A 15-year-old boy not known to have any chronic medical condition was brought to the emergency department (ED) of Namazi Hospital with shortness of breath, neck pain, and chest pain on the last day before admission. The patient had no history of cough or any contact to infected patients. On initial physical examination in ED, his heart rate was 120 beats/min and the temperature was 37°C. He had a respiratory rate of 40 per minute. The peripheral O2 saturation was 87%. The patient’s height and weight were 167 cm and 64 kg, respectively. Blood gas analysis (arterial) at admission showed a pH of 7.39, PCO2 of 33.2 mmHg, PO2 of 52.8 mmHg, and HCO3 of 20.5 mmHg. Due to his shortness of breath, chest X-ray (Figure 1) was done for him, in which evidence of double diaphragmatic sign was seen suggestive of pneumothorax. Also, evidence of pneumomediastinum was seen associated with subcutaneous emphysema in the neck. Another chest X-ray revealed evidence of air around the left border of the heart, which is the most common presentation of pneumomediastinum in the chest X-ray. Due to his decreased level of O2 saturation and symptomatic pneumothorax, he was referred to the operating room for intubation and insertion of a bilateral chest tube in the posterior side of the chest. Spiral CT scan of neck, chest, and mediastinum (Figure 2) was performed for him, which revealed a significant emphysematous change in the neck. The upper chest wall and the right axillary area were associated with bilateral pneumothorax, airways were grossly intact, and both lungs’ field was cleared.

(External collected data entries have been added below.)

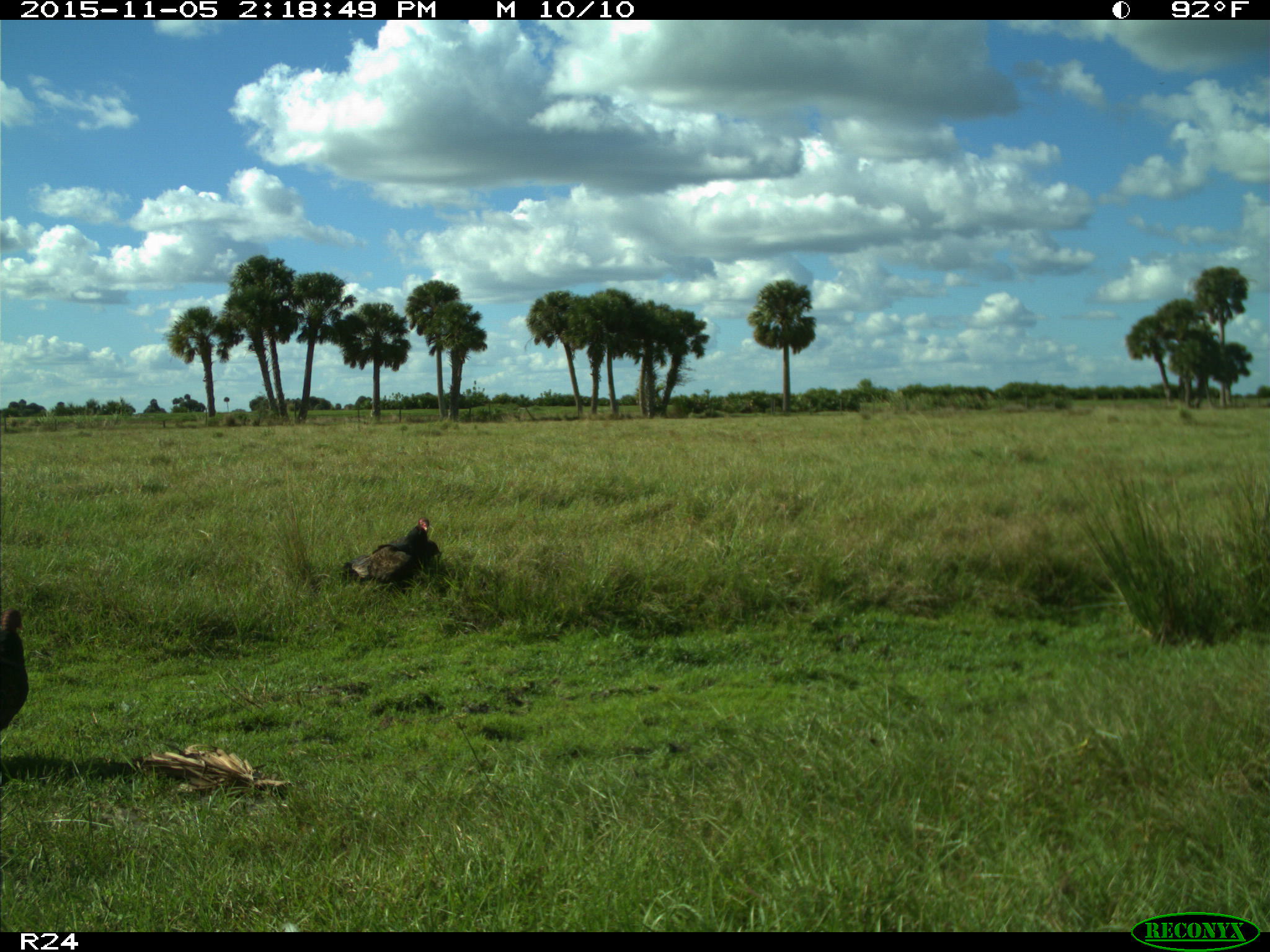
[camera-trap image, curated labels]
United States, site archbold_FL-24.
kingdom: Animalia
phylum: Chordata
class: Aves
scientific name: Aves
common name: birds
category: unidentified bird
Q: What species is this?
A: Unidentified bird (birds) (Aves).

It was not in favor of COVID-19, but due to the pandemic, the PCR of COVID-19 was done on samples of pharynx and nasopharynx of the patient which turned positive. Considering the patient’s condition, he was admitted to the surgical pediatric intensive care unit (SPICU). Table 1 shows the laboratory data of the patient.

3. Discussion

Pneumothorax is the accumulation of extrapulmonary air within the chest, most commonly due to leakage of air from the lung. Secondary spontaneous pneumothorax is arising as a complication of an underlying lung disorder without any trauma [9]. In this case report, the patient did not have any preexisting pulmonary conditions; it seems structural lung injury caused pneumothorax following COVID-19 pneumonia. However, it has not been seen in chest CT. Although the mechanism of the injury is not completely understood, according to the significant emphysematous change in his chest CT, maybe diffuse alveolar injury caused by COVID-19 can lead to alveolar rupture, which can cause air leakage and interstitial emphysema [10]. It is necessary to know if this pneumothorax was secondary to this virus or it was just an accidental coinfection between this pneumothorax and COVID-19.

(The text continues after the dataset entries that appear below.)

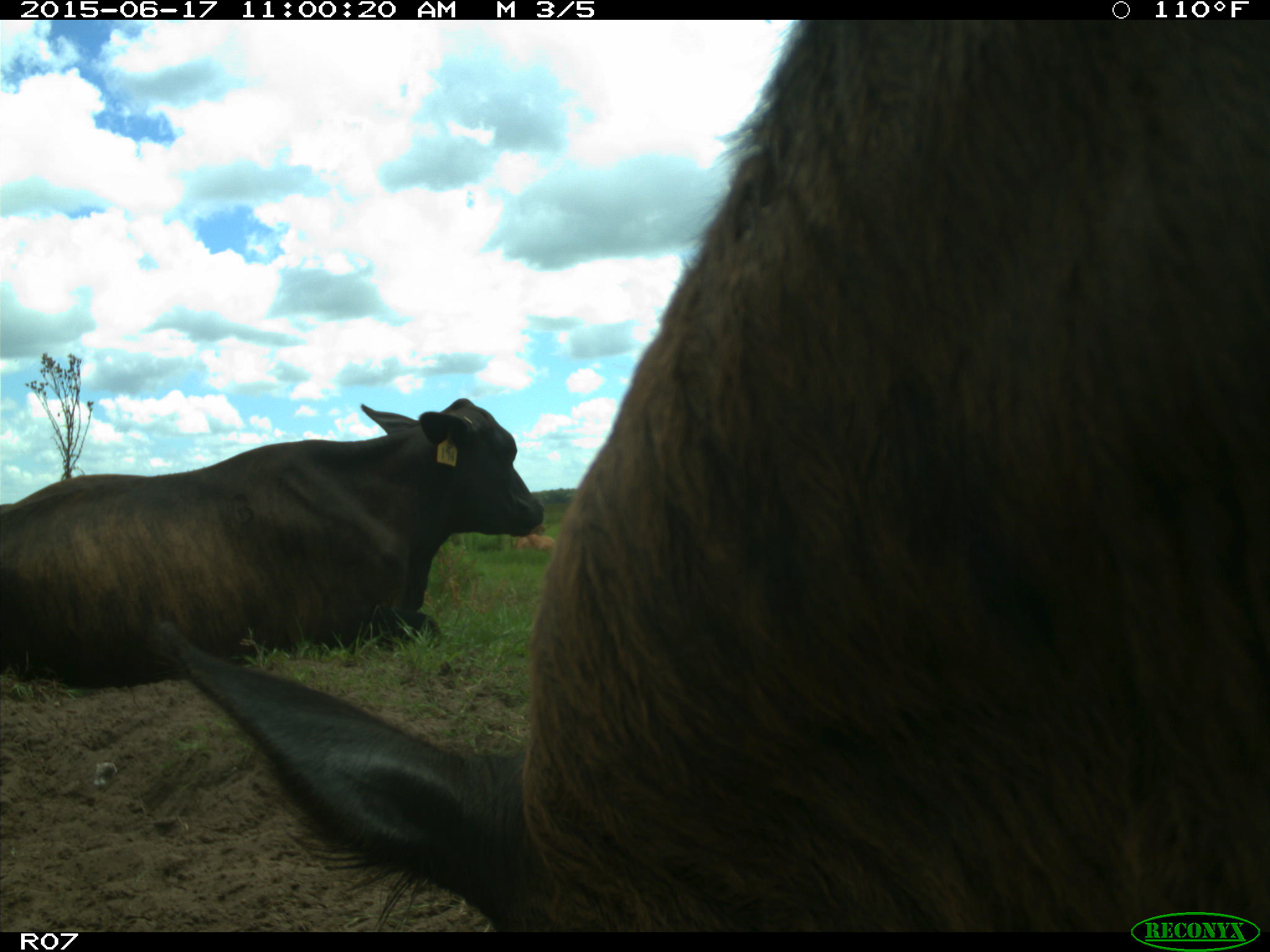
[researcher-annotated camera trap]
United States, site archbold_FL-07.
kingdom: Animalia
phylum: Chordata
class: Mammalia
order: Artiodactyla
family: Bovidae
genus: Bos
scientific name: Bos taurus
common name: domestic cow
Bos taurus (domestic cow).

No written consent has been obtained from the patients as there are no patient identifiable data included in this case report.

4. Conclusion

To the best of our knowledge, up till now, in other published case reports which were about association of pneumothorax and COVID-19, the patients had both pneumothorax and lung involvement simultaneously. This case report is the first published report of a COVID-19 patient who presented with pneumothorax without lung parenchymal involvement.

It seems that due to COVID-19 pandemic, it is reasonable to do COVID-19 PCR test on samples of pharynx and nasopharynx of the suspicious patient, who presented with irrelevant symptoms of coronavirus.

Conflicts of Interest

The authors declare that they have no conflicts of interest.